Devenu citoyen américain il y a un an, après dix ans de démarches, me voici parvenu à l’étape ultime : célébrer Thanksgiving. Ne pas célébrer le quatrième jeudi de novembre serait ne pas être tout à fait américain, voire être clairement anti-américain.
Mieux qu’une carte verte, un passeport et le droit de voter, n’est-ce pas Thanksgiving qui consacre véritablement l’intégration dans la nation ? En termes culturels et spirituels, certainement oui. La preuve en est que c’est la seule fête, respectée par tous quelle que soit sa langue, sa culture ou sa religion. C’est le seul jour de l’année où la nation américaine met de côté ses différends et cesse d’être divisée. Autour d’un repas qui commence étrangement en milieu d’après-midi — so strange pour un Français habitué à passer à table dans la nuit —, nous ne sommes plus que des Américains et rien d’autre. On rêverait pour la France d’une célébration équivalente, où l’on se satisferait de n’être que français, sans haine ni préjugé envers quiconque. Mais pas de Thanksgiving ni de « Merci Donnant » en France.

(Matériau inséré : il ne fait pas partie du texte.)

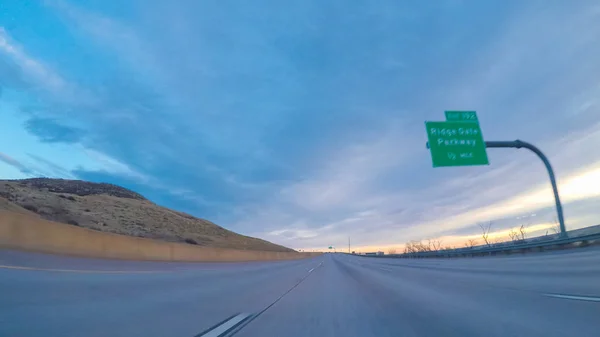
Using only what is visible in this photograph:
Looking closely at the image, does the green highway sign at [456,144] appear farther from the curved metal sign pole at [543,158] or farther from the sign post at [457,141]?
the curved metal sign pole at [543,158]

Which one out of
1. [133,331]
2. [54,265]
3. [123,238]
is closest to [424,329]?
[133,331]

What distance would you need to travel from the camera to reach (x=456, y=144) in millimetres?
20781

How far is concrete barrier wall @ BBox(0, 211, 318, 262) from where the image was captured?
14836 mm

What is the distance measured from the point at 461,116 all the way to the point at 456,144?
1.54 meters

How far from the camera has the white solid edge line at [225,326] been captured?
5252 mm

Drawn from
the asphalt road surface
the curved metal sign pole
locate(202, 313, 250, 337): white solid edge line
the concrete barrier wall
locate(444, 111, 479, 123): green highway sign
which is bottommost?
locate(202, 313, 250, 337): white solid edge line

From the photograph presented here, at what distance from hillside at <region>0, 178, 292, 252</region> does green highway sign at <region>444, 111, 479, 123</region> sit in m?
25.5

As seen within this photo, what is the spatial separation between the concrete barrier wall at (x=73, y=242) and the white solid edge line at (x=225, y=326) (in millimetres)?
11963

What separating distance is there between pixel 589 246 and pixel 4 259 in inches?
1035

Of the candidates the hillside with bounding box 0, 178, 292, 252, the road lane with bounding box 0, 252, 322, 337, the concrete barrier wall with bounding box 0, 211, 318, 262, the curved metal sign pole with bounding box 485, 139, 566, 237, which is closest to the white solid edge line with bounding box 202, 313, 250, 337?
the road lane with bounding box 0, 252, 322, 337

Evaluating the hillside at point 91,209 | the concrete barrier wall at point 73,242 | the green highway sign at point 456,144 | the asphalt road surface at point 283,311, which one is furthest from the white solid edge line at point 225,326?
the hillside at point 91,209

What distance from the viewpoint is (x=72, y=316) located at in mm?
6012

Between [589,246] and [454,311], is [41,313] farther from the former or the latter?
[589,246]

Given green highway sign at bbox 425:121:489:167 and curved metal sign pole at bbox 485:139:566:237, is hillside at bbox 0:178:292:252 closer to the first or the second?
green highway sign at bbox 425:121:489:167
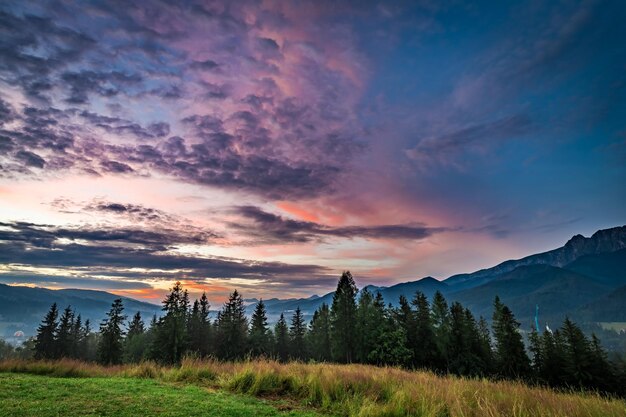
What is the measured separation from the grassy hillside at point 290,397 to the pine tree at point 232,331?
172ft

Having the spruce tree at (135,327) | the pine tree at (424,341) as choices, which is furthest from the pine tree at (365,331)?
the spruce tree at (135,327)

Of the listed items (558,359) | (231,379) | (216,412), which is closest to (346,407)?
(216,412)

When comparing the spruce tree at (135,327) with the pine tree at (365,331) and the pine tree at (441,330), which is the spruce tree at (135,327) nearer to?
the pine tree at (365,331)

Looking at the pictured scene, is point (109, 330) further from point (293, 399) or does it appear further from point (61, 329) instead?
point (293, 399)

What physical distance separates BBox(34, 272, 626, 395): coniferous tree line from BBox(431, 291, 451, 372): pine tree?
0.15m

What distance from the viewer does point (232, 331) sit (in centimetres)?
5919

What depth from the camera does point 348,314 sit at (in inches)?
2152

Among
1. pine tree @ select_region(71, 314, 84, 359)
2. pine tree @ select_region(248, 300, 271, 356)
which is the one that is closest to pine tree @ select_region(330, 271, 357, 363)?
pine tree @ select_region(248, 300, 271, 356)

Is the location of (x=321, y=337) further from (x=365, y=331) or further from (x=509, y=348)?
(x=509, y=348)

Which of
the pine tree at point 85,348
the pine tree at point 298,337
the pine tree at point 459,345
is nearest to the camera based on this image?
the pine tree at point 459,345

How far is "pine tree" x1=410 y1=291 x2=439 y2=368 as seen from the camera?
5125 centimetres

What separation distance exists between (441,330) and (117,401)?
5414cm

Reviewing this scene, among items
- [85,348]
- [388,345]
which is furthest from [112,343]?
[388,345]

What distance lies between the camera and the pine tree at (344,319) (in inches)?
2116
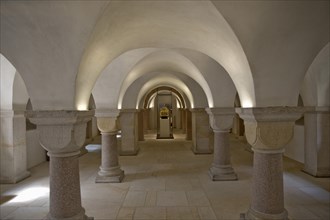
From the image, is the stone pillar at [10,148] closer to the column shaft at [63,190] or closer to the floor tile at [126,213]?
the floor tile at [126,213]

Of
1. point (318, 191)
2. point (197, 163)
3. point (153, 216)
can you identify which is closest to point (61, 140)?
point (153, 216)

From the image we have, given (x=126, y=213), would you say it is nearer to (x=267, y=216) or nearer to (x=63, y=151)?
(x=63, y=151)

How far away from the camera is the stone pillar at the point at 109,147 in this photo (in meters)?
7.44

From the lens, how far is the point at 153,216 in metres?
5.07

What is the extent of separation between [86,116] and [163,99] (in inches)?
942

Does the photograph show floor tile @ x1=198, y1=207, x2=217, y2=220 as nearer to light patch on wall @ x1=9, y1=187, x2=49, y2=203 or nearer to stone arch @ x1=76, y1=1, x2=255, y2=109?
stone arch @ x1=76, y1=1, x2=255, y2=109

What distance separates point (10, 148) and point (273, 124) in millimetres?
7750

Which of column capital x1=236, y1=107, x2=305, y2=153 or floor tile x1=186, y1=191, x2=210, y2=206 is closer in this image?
column capital x1=236, y1=107, x2=305, y2=153

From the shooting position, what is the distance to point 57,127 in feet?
11.3

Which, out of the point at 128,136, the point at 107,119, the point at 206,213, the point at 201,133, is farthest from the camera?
the point at 201,133

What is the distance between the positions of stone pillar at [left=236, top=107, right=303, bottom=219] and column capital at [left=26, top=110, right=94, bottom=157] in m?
2.63

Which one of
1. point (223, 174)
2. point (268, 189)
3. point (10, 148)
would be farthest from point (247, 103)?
point (10, 148)

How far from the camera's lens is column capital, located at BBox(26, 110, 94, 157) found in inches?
133

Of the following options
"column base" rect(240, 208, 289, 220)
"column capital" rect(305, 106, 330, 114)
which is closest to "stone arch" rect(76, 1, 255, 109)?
"column base" rect(240, 208, 289, 220)
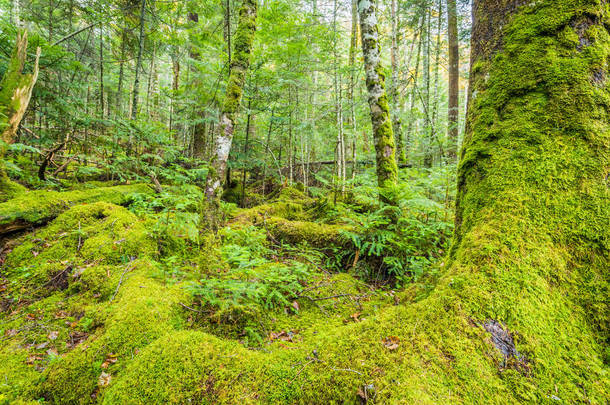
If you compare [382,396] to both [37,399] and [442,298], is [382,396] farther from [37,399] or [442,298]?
[37,399]

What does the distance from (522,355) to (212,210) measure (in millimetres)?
3647

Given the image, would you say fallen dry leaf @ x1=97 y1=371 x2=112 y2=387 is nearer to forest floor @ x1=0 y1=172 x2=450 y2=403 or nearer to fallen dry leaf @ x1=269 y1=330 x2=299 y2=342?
forest floor @ x1=0 y1=172 x2=450 y2=403

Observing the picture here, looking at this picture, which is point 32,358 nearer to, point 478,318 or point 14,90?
point 478,318

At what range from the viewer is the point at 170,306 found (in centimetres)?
270

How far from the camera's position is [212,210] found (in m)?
3.79

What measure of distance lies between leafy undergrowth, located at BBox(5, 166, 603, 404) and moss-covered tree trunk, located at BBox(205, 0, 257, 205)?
2.18ft

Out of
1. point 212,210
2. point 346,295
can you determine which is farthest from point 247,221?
point 346,295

Que célèbre-t-on au juste aux Etats-Unis ? Ce qui fut à l’origine une action de grâce religieuse, évangélique, tournée vers Dieu aux dépens des dindes d’Amérique du Nord, est devenu avec les siècles une célébration athée, mais demeure un peu spirituelle tout de même. Chacun, selon ses croyances, remercie son Dieu, ses parents ou ses voisins pour le privilège d’être américain. Le jour de Thanksgiving, les Etats-Unis sont implicitement perçus comme la Terre Promise — ce qu’ils devinrent pour les pèlerins, chassés de leur pays pour leurs convictions religieuses. La plupart des Américains ont oublié ou n’ont jamais connu les origines bibliques de la terre d’accueil qu’ils célèbrent, mais par cette célébration même, ils reconnaissent que l’Amérique est « exceptionnelle ».
Pour ceux qui ne se résolvent pas à massacrer les dindes, on sait qu’il en existe maintenant tout en soja, pour les végétariens. C’est tout aussi symbolique et tout aussi américain.